**How to complete this task**. Beginning with the line that holds "Pascal Wehrlein foi" and ending with the last line of the entries below, copy every line exactly and nothing else, with the pictures left out.

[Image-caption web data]
━━━━━━━━
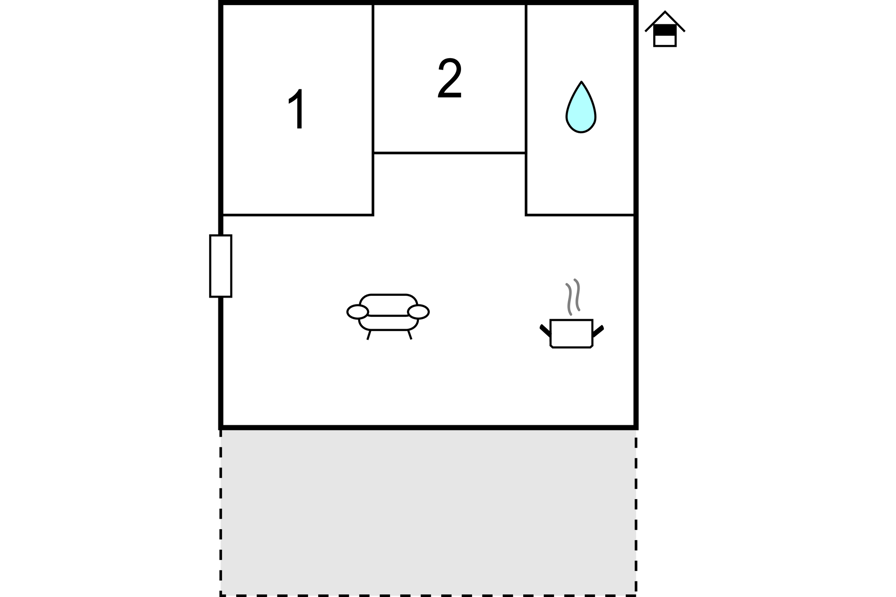 Property floorplan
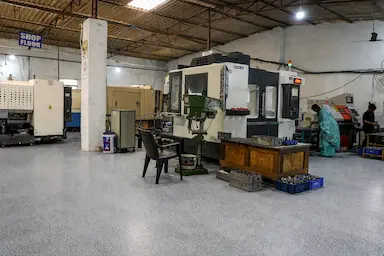 Factory infrastructure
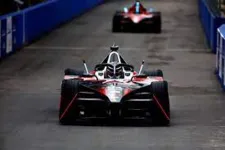 Pascal Wehrlein foi o vitorioso no primeiro final de semana do ano, na Fórmula E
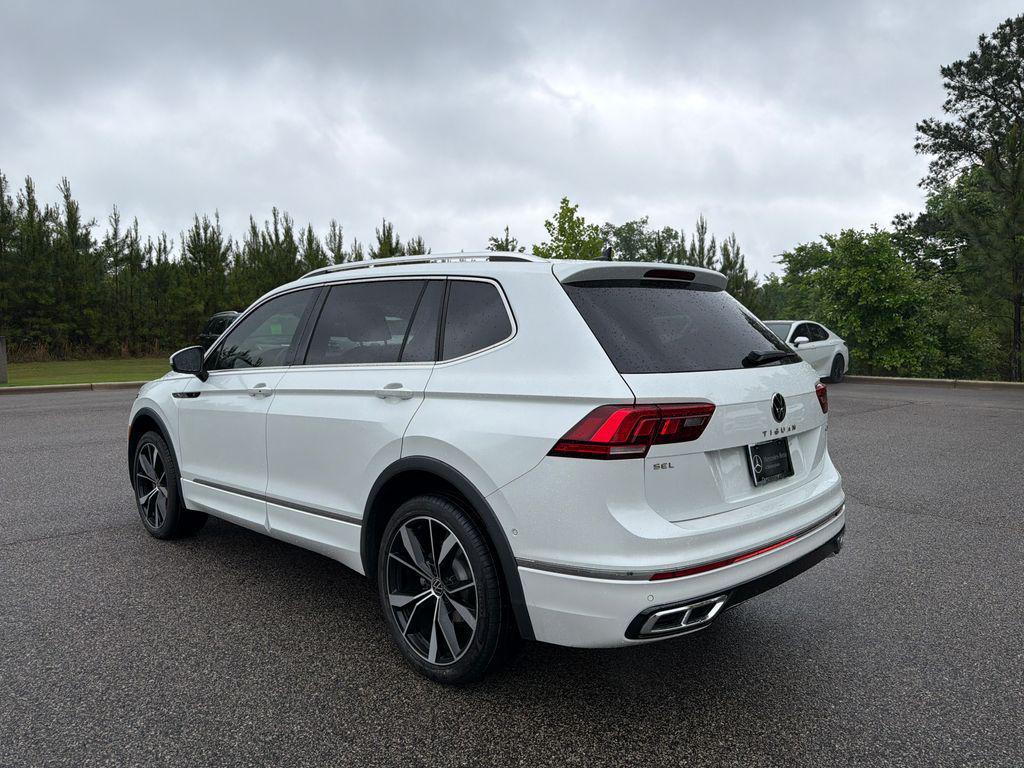 used 2022 Volkswagen Tiguan car, priced at $25,998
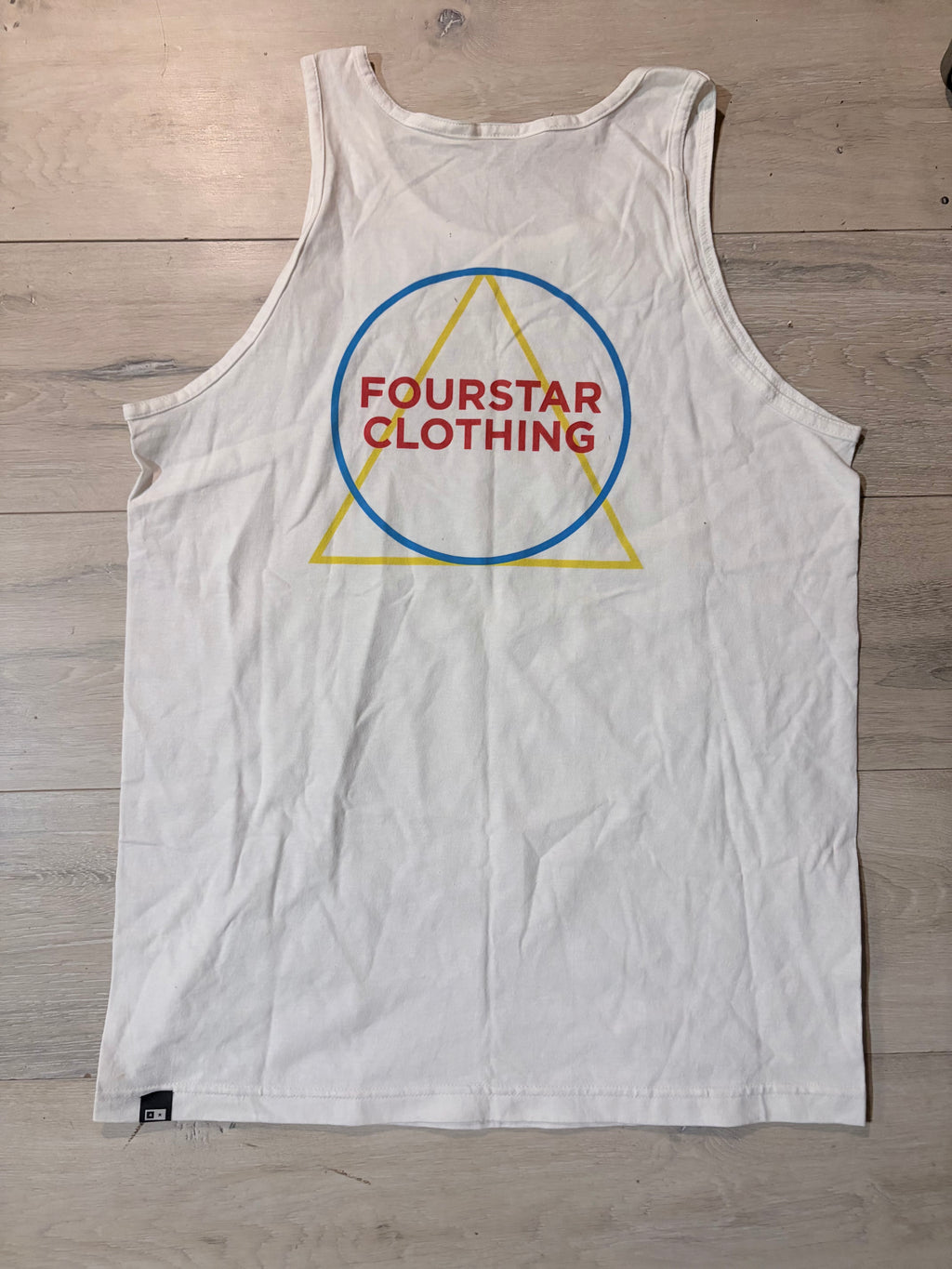 Fourstar Clothing Tank Sz M, L, XL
━━━━━━━━
**Answer section**.
 Pascal Wehrlein foi o vitorioso no primeiro final de semana do ano, na Fórmula E
 used 2022 Volkswagen Tiguan car, priced at $25,998
 Fourstar Clothing Tank Sz M, L, XL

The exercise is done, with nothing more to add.